I just test Ray Tune with the following code (https://docs.ray.io/en/latest/tune/examples/includes/mnist_ptl_mini.html). It takes 181 seconds to compute the 10 trials.

Now, my computer has a Nvidia 2080 Ti GPU card, so, I want to use it to speed up the process. On the last line, I change gpus_per_trial from 0 to 1 :

tune_mnist(num_samples=10, num_epochs=10, gpus_per_trial=1)

Now, it takes 867 seconds!!! Why more time with a GPU?

What is the best configuration for my configuration (1 CPU with 16 cores and 1 2080 Ti GPU)?

Regards,

Philippe

Hi @Philippe_JUHEL,

Your cluster only has one GPU, so the 10 trials runs sequentially since each one needs 1 GPU. Previously, all 10 trials were running in parallel because they only required 1 CPU each. That’s the reason for the runtime increase.

It’s possible to allocate fractional GPU amounts to each trial (ex: gpus_per_trial=0.25 to run 4 trials concurrently). However, you must make sure that each trial doesn’t exceed its GPU memory usage, as Tune will only assign trials to the correct GPU ids and won’t limit the GPU memory allocation.

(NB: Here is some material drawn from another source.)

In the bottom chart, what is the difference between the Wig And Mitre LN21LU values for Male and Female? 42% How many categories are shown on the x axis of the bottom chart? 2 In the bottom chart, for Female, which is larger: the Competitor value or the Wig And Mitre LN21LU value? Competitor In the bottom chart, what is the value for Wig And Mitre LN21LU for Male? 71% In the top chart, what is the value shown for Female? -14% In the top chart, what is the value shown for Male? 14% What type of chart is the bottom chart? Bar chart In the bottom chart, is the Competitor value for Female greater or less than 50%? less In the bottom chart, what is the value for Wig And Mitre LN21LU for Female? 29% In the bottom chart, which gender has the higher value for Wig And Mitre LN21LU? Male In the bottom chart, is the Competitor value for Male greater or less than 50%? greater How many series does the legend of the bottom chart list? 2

One question for you: did you come across A Guide To Parallelism and Resources — Ray 2.2.0 when troubleshooting, and does it answer your question here? We give a few examples of resource allocation in this guide, including an example with fractional CPUs, but don’t mention specifying fractional GPUs per trial here.

1 Like

Hi Justin,

Thank you for your answer.
Yes, I’ve read the [A Guide To Parallelism and Resources — Ray 2.2.0](https://A Guide To Parallelism and Resources — Ray 2.2.0) document but I didn’t understand some points.

For example, if I’ve a 4 cores CPU and I want to do 8 trials, what is the best configuration (shortest computation time) :

 tune.with_resources(trainable, {"cpu": 1})   # 4 concurrent trials at a time

or

tune.with_resources(trainable, {"cpu": 0.5})  # 8 concurrent trials at a time

If I suppose that each trial takes the same amount of time to be processed (duration = T, time needed for 1 trial to be processed by 1 CPU), I expect this :

For solution 1 :

duration = T (first, the first 4 trials are processed by the 4 CPU at the same time)
duration = T (then, the last 4 trials are processed by the 4 CPU)
total duration = T + T

For solution 2 :

At the same time, each CPU has to process 2 concurrent trials, so the duration to finish this 2 trials is 2T.
total duration = 2
T

Is it right to think that each solution will take the same amount of time?

And on the How to leverage GPUs? chapter, in the second example

tune.with_resources(trainable, {"cpu": 2, "gpu": 1})

it’s said :

If you have 4 CPUs and 1 GPU on your machine, this will run 1 trial at a time.

Does it means that one trial will use the GPU AND all the CPU?

Philippe

Hey @Philippe_JUHEL,

Is it right to think that each solution will take the same amount of time?

This is a really tough question to answer definitively since it really depends on your code, the operating system, and what hardware you have.

Generally, if you have 4 cores, then running 4 concurrent trials would be optimal to avoid overhead from OS context switching.

That being said, if your trainable is not CPU bound (and instead it’s I/O bound for example) then running more than 4 concurrent trials might be faster since it allows the operating system to run another trial while this trial is waiting on I/O operations.

However, ultimately the best way to determine which one is faster is just to run both and time them.

Does it means that one trial will use the GPU AND all the CPU?

This means 1 trial will be allocated 2 CPU cores and 1 GPU device. Whether the trial fully utilizes these depends on the code that the trial is running.